Sitting alone in a carriage is Scorpius Malfoy, the son of Draco – an unlikely candidate to be friends with Albus and Rose, but winningly (on the part of the writers) becomes Albus’s closest ally in the story ahead. The Sorting Hat inexplicably chooses Slytherin for Albus and then time jumps us forward to Lily’s commencement at Hogwarts (Gryffindor) and the adult world of Harry and Ginny.
Rowling’s brilliance has always been in merging the essentially human dimensions of childhood – the humour, the anxieties, the frustrations, the sorrows – with a detailed imaginary world. Harry, Hermione and Ron were vessels for the emotional lives of the children (and adults) who read the books, at the same time as providing them with a compelling antidote to real life. The merging of utterly believable and recognisable characters with an immaculately conceived alternative universe was the perfect blend of truth and fiction.
In the stage play, that same merging is realised, at least on the page. Like a couple of Baby Boomers trying to work out how to turn off an iPhone 6, Harry and Ginny note the confusing new model of the Time-Tuner: “Apparently wizardry has moved on since we were kids”. When Harry complains to Albus that Professor McGonagall is not entirely pleased with his progress, Albus’s teenage truculence will be recognisable to all parents: “So what would you like me to do? Magic myself popular? Conjure myself into a new house? Transfigure myself into a better student? Just cast a spell, Dad, and change me into what you want me to be, okay?”
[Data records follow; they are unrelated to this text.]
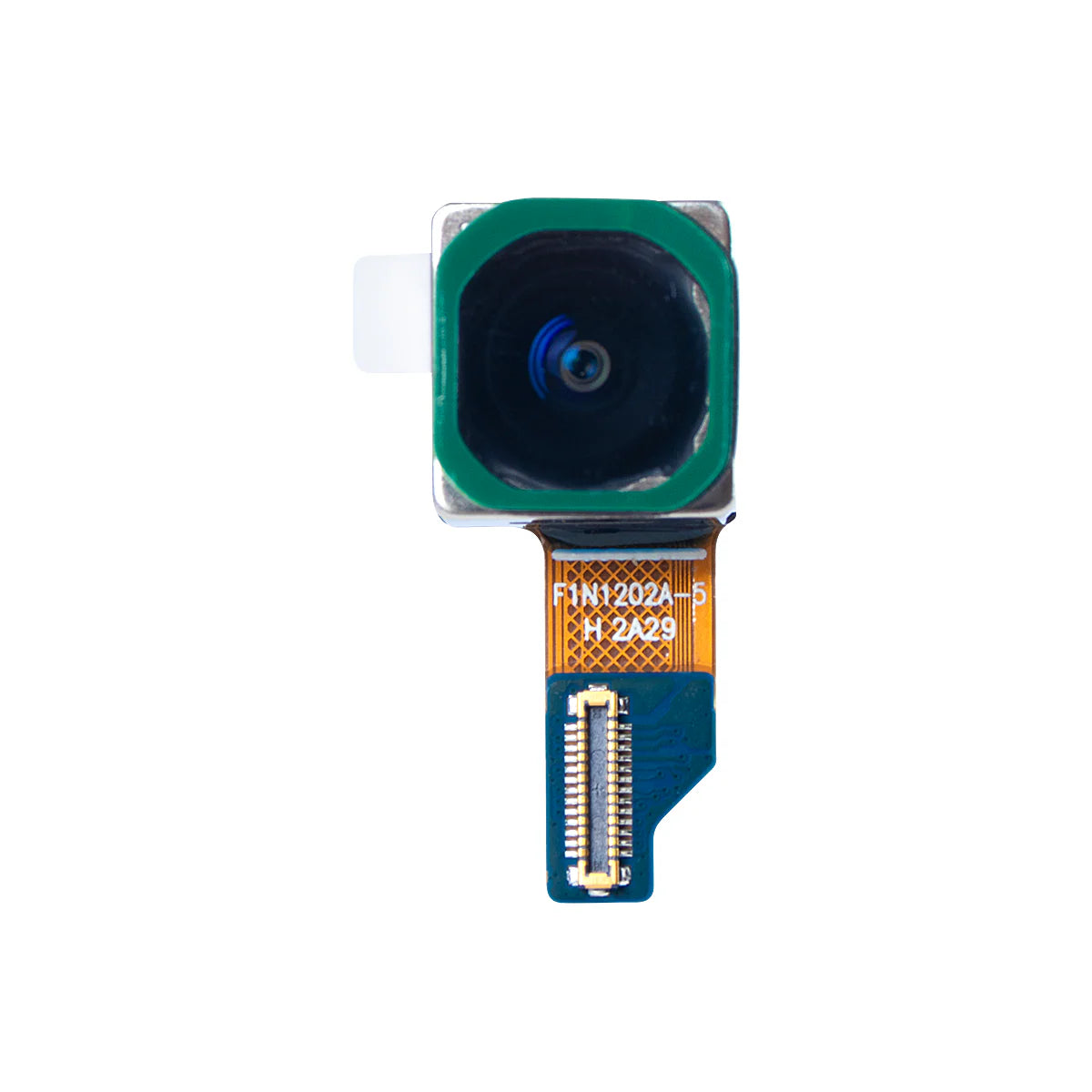 Samsung Galaxy S23 Ultra Ultraweitwinkel-Rückkamera 12 MP - Phonebazaar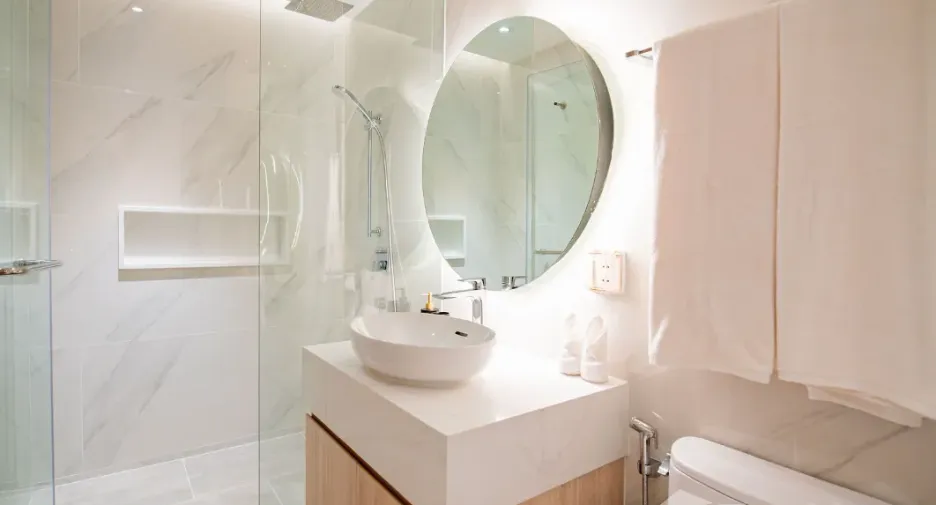 Condo en venta de 1 habitaciones en Thalang, Phuket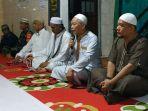 subuh-keliling-suling-ke-159-di-masji.jpg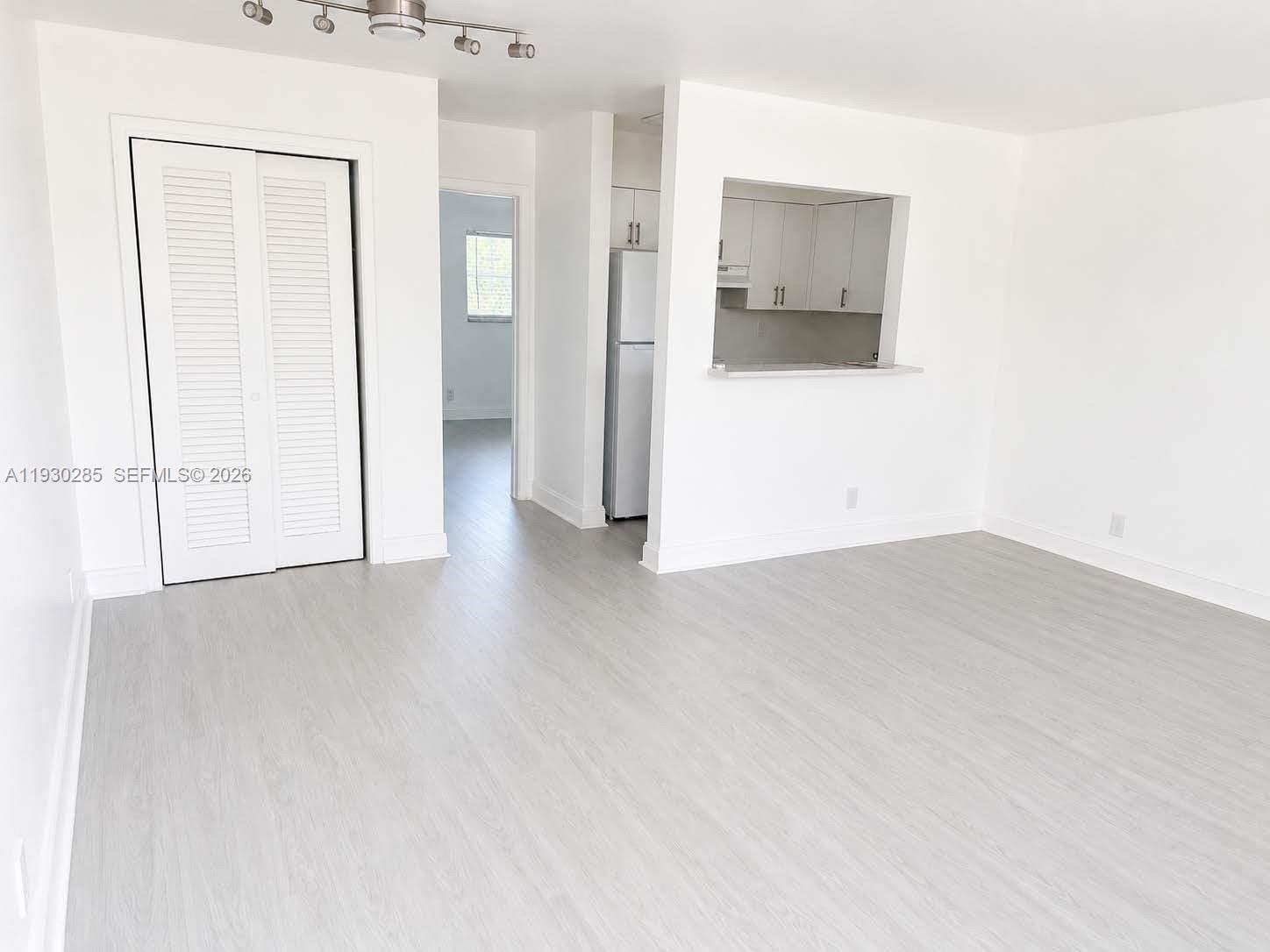 Everglade Land Sales Co
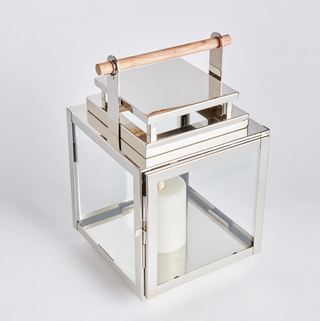 Adwin Outdoor Lantern
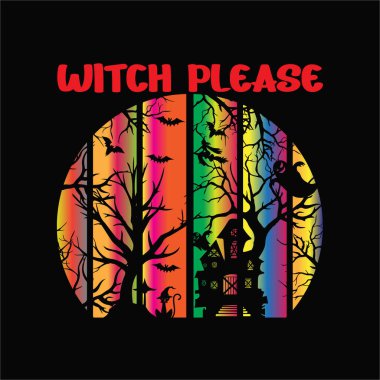 Cadı lütfen 4 tişört tasarımı. Burada T-Shirt Tasarımı 'nı bulabilir ve satın alabilirsiniz. Kendin, arkadaşların ve ailen için dijital dosyalar ya da Özel Gün & Olaylarını destekleyen herkes için. Sen 1 alacaksın. EPS 200px.2000px 300dpi Sürüm 10. 2 SVG 3 DXF 4 PNG 5 JPG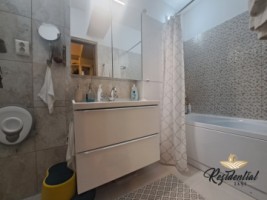 apartament-2-camere-de-vanzare-in-iasi-galata-mobilat-complet-54-mp-bloc-2016-16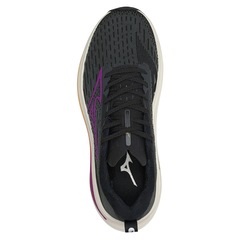 Tênis Mizuno Neo Aura - Feminino - Foto 3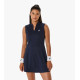 ROBE ASICS COURT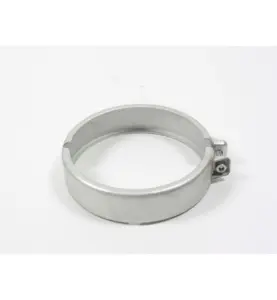 FÖRANKRINGSBOJA EUROPIPE 250 MM GRÖN MÄRKNING BLUCHER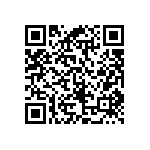 UPG2159T6R-EVAL-A QRCode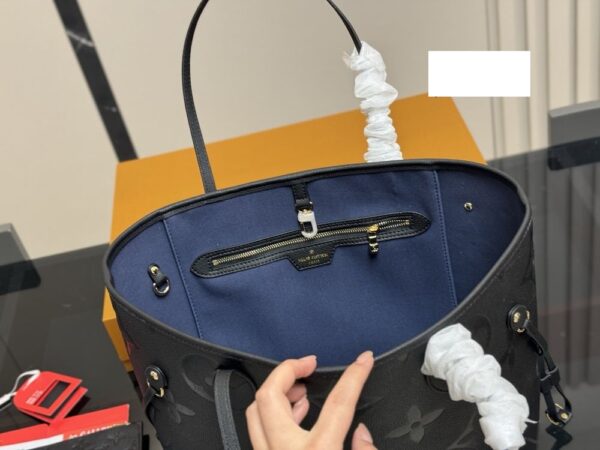 New Collection Fashion LV Handbag L1834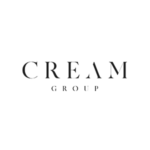 Client-Community-Logos-Cream-Group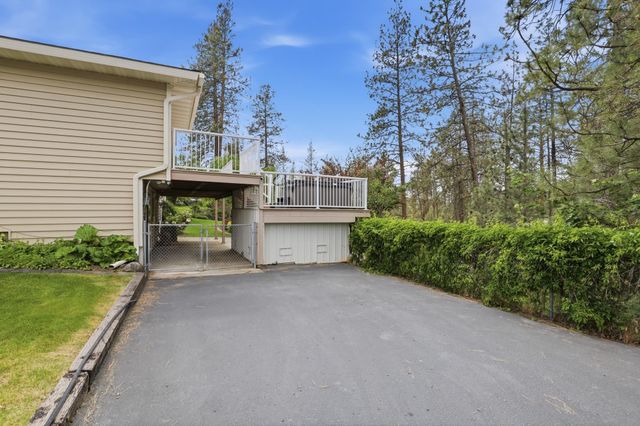 5804 W Holyoke Ave, Spokane, WA 99208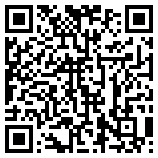 QR Code for Dennis B Webb Dds in Grand Rapids, MI 49544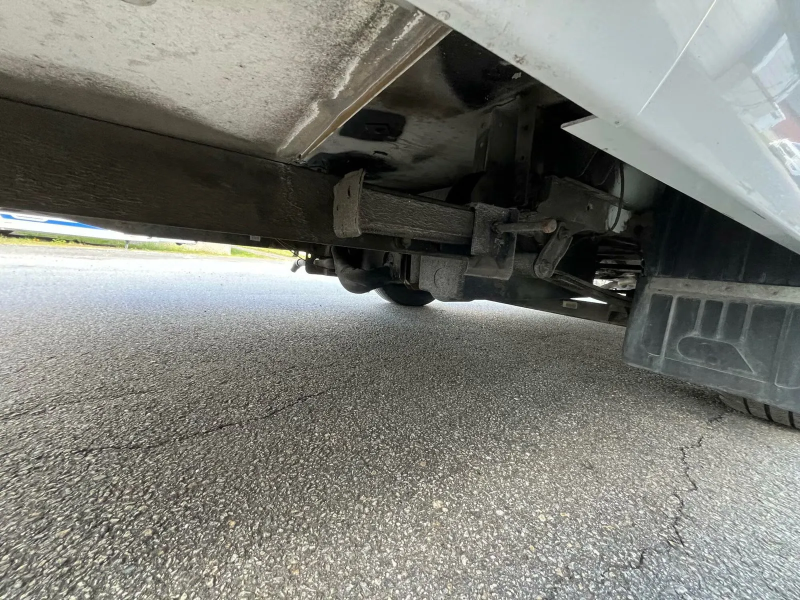 Adria Sonic Plus 700 SC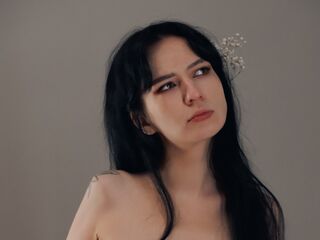 camgirl sex picture AlisseKen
In this two-part play, which recently opened on the West End, most of the familiar Harry Potter characters stage a gratifying return, with the plot so invested in the magical powers of time travel to revisit, rejig and renegotiate the past. But the most captivating characters in the story are Albus and Scorpius, both of whom must do very human battle with the issues of sons and fathers, inheritance, identity and freedom.
Albus is the middle child (and that one decision by Rowling has changed the heroic capacities of middle children everywhere), understandably resentful of his popular older brother, James, and of course, his father. The challenge of making Harry’s offspring more charismatic than (or at least equally charismatic as) Harry has been brilliantly met. Albus gives as good as he gets and is ultimately more of an existential game-changer for Harry than any amount of Death Eaters and so on in Harry’s past:
“The thing that scares me most, Albus Severus Potter,” observes Harry to his remarkable son, “is being a dad to you. Because I’m operating without wires here. Most people at least have a dad to base themselves on – and either try to be or try not to be. I’ve got nothing – or very little. So I’m learning, okay?”
There is barely a page of the script one does not yearn to see immediately staged, so replete is it with volatile time-shifts, mercurial wand-zapping, invisible locks slamming into place and glimpses of Voldemort emerging from other characters, the transfiguration “slow and monstrous”. Unlike a whiz-bang Hollywood movie, where the effects replace story, here they emerge organically out of the narrative, which is, like all the Harry Potter that has gone before it, moving, funny and complexly human.
Jack Thorne is currently adapting Philip Pullman’s His Dark Materials for the BBC, a perfect follow-up to this project. As co-creators, he, Rowling and Tiffany have had to conquer arguably the hardest of all transformations to get right, characters already perfectly realised inside our own imaginations into the very real, three-dimensional confines of a stage and the anarchic qualities of stage collaboration. A writer can control the tone of a story on the page. On the stage — even the smallest alteration by a cast member (and cast members also change) can disrupt an intention, alter the tone, break the spell.
No stage-play can be judged in terms of the flat black and white font. It’s not a literary form, it’s razzle-dazzle, mood and motion, a resonant voice, a tender glance, an unexpected gesture, a musical note, an angled light, the feeling in the room. But a good script helps.